Forecast Microsoft stock prices in Azure Machine Learning Studio’s AutoML.
I’ve said it before and I’ll say it again:
A common misconception when it comes to doing data science or machine learning in the cloud is complexity and difficulty. While it is true that intimate knowledge of cloud technology and networking is required if you’re going to deploy something into production, there’s nothing saying that we can’t play around with the technology and deploy proof of concept projects to demonstrate what’s possible.¹
In this tutorial, we will play around with Microsoft’s Azure Machine Learning platform and train a simple time-series forecasting model to predict the daily closing price of Microsoft stock (MSFT).

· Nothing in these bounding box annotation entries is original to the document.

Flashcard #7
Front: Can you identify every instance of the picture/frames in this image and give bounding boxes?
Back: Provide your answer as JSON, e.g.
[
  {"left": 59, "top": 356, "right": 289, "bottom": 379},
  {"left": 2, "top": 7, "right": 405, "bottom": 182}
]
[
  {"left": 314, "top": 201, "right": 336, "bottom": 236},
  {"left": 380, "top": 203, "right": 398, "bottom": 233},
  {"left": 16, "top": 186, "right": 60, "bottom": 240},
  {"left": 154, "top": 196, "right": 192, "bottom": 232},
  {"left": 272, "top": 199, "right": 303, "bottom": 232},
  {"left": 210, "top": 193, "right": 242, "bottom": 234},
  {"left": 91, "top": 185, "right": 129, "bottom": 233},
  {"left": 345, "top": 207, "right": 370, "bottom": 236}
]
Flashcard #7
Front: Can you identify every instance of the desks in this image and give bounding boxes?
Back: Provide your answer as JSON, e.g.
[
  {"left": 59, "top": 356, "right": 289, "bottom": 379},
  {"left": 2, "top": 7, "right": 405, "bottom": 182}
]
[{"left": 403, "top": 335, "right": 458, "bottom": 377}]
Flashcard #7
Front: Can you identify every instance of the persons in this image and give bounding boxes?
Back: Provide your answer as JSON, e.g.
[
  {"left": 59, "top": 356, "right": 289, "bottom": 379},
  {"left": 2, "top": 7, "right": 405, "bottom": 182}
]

We will then take that model and deploy it in the cloud as a REST endpoint. Then, we’ll continue to test the REST endpoint by making more predictions for the future.
WARNING! This is an epic post. Lots of pictures abound. I really tried as hard as I could to capture each step of the way with a screenshot to give a sense of security for newbies out there like me!
Basic knowledge of Azure Machine Learning Studio. Visit this post for a quick and dirty tutorial on how to Train and Deploy a Binary Classification Model in Azure Machine Learning.
In this post, we will:
- Create a new resource group
- Create a new machine learning workspace
- Create a new AutoML job
- Provide training dataset
- Create a new Azure compute cluster
- Provide a test dataset
- Train a time-series forecasting model
- Deploy the best model to a web service
- Test the web service
0. The Data
Before we get started with Azure, let’s check out the dataset first. Go to https://github.com/ecdedios/azure-automl-time-series-forecasting and download both train and test datasets.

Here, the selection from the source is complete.